Now all this makes a lot of sense, and it’s very helpful as I work with my kids. Very often, they’re not being bad, they’re just being aspie. And that gives me something to work with.

But a word of caution is needed here as well.

There are those who would equate mind blindness with a lack of empathy. Because ASD folks have a hard time reading other people’s faces, vocal tones, or body language, they must be incapable of making contact with them or having meaningful relationships. They’re like the android Data on Star Trek: The Next Generation. But mind blindness is not the same thing as lack of empathy. In fact, folks on the spectrum can be very loving and kind. They just don’t know how to show it. Or they show it in inappropriate ways. And that can lead to a kind of isolation in which the ASD person has few friends, if any. He wants to reach out, but he doesn’t know how. And he can have a hard time seeing when someone else is making a friendly overture to him, or he misinterprets it as something else. Then the social faux-pas happens, and he ends up alone again.

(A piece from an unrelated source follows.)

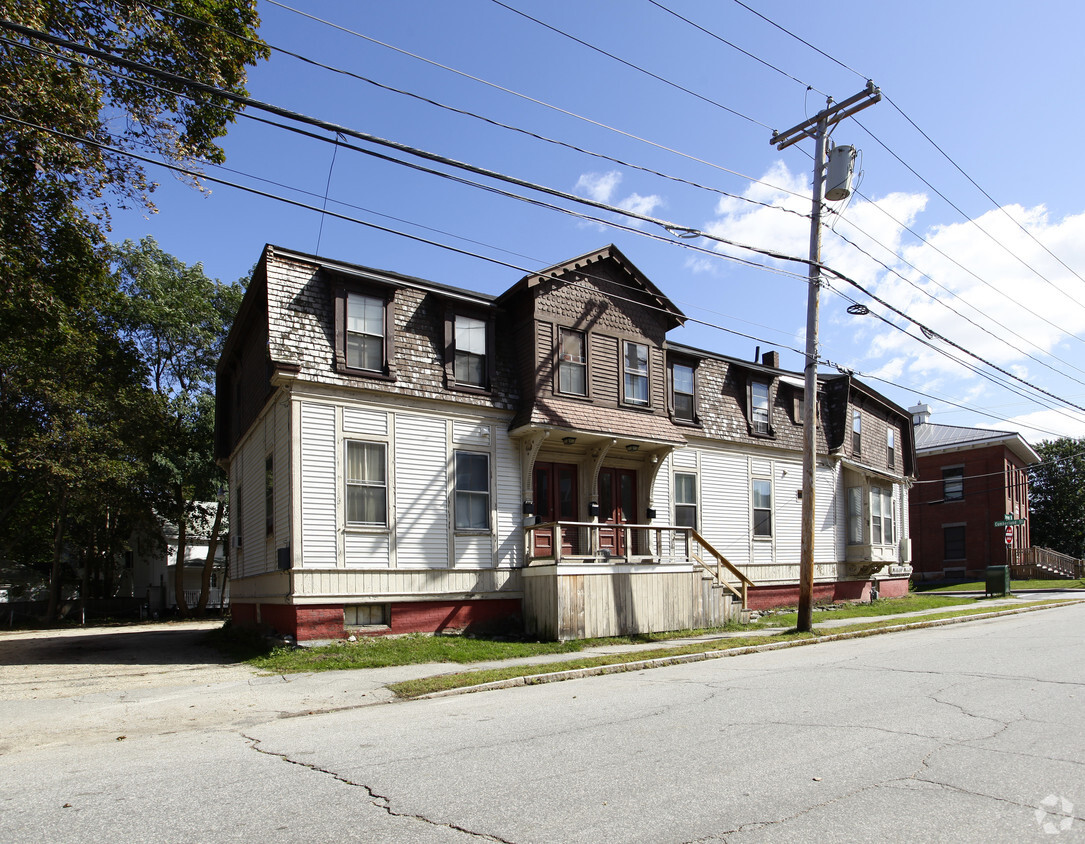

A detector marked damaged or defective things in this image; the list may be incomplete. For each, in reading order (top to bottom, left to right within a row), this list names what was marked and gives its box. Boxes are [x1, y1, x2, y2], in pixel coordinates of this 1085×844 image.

We’ve been through this with our older kids, and it can be heartbreaking. We try to help them understand what a potential friend was trying to say or do—but it’s usually wisdom given after the fact. And then it doesn’t help all that much, because ASD folks also have a hard time generalizing from a specific situation to a number of similar ones. It’s a horrible Catch-22 for them, but that’s where they are.

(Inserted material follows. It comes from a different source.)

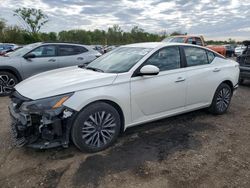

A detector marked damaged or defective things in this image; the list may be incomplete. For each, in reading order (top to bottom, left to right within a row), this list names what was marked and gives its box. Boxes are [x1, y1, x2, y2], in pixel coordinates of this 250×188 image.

crumpled hood [15, 66, 117, 100]
damaged front end [8, 91, 75, 150]
front bumper damage [8, 92, 75, 149]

So we keep working with them. We especially keep working to make sure they know that they are loved and welcomed and accepted as the wonderful people they are. In this way, we are blessed to have a large family. Our kids have no choice but to figure out how to relate to other people. It’s the only way we’ll get anything done as a family! They’re getting some vital socialization right under their own roof, and we know that’s going to help them once they enter the world and try to make a way for themselves. In the mean time, they’ve got us. And they’ve got each other. And that’s just fine for now.